Stephan Sahm, Sterbebegleitung und Patientenverfügung. Ärztliches Handeln an den Grenzen von Ethik und Recht, Frankfurt a.M. (Campus) 2006 (Kultur der Medizin; Bd. 21), 265 Seiten.

Höver, Gerhard

Um im Kontext medizinischer Behandlungen am Lebensende das jeweils richtige Maß zwischen einem Zuwenig an Behandlung und einem Zuviel im Sinne von »Übertherapierung« bestimmen zu können, bedarf es eines Wissens um ethische und rechtliche Grenzen, das nur auf der Basis klarer, unmissverständlicher Begriffe zu gewinnen ist.

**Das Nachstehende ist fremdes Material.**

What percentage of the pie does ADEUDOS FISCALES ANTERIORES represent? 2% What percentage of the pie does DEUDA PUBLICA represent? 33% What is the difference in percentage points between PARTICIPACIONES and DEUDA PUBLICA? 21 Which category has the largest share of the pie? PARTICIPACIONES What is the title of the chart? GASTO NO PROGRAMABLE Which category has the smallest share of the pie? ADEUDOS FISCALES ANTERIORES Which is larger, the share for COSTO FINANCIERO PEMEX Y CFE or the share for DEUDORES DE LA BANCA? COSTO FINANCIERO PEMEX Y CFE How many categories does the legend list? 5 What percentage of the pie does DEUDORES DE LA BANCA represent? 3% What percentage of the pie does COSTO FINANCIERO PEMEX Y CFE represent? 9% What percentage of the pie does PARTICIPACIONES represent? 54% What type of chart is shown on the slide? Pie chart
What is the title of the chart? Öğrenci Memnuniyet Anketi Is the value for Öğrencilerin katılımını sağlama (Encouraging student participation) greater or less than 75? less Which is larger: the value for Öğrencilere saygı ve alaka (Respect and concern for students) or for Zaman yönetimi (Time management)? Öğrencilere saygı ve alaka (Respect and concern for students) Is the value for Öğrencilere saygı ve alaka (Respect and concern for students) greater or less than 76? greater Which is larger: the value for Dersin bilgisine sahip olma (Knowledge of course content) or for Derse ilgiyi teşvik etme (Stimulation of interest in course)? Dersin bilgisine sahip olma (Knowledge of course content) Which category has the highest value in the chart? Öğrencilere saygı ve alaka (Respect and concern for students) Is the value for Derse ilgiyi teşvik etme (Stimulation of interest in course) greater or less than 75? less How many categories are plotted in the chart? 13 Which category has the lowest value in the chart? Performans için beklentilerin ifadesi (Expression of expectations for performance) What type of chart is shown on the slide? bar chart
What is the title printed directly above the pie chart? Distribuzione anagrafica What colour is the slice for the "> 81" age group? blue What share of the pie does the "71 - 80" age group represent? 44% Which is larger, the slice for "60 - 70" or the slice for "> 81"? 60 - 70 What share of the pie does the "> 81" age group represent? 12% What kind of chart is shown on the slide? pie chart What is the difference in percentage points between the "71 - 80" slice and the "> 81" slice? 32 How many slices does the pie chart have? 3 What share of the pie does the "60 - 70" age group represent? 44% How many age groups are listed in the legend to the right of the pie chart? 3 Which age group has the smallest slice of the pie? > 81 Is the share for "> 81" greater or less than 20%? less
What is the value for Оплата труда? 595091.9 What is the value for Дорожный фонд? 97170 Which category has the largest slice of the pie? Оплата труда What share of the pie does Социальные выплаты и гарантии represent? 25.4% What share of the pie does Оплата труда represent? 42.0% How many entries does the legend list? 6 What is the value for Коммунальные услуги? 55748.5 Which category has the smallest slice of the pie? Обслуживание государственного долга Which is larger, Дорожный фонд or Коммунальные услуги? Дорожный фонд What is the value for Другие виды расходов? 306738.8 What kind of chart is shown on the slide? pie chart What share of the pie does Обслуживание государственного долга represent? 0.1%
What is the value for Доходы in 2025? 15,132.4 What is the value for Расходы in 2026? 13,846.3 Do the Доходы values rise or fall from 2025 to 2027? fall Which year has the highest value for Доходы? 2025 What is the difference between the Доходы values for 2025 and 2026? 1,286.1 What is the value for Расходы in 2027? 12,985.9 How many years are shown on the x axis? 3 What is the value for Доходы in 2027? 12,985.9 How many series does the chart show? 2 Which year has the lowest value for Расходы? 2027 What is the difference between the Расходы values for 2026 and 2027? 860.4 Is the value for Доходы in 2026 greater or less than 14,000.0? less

Genau das aber stellt sich als eine erste Herausforderung dar, wenn sich zeigt, dass weithin verbreitete und in der Rechtsprechung verwendete Begriffe zu einer erheblichen Verwirrung in der Beurteilung konkreter Fälle beitragen und eine klare Unterscheidung gegenüber der Euthanasie eher erschweren. Diese begriffliche Unklarheit betrifft für Stephan Sahm vor allem den gesamten Bereich der sog. passiven und indirekten Sterbehilfe, ein Problem nicht nur semantischer, sondern eher kategorialer Art, da es die medizinische und rechtliche Praxis unmittelbar berührt.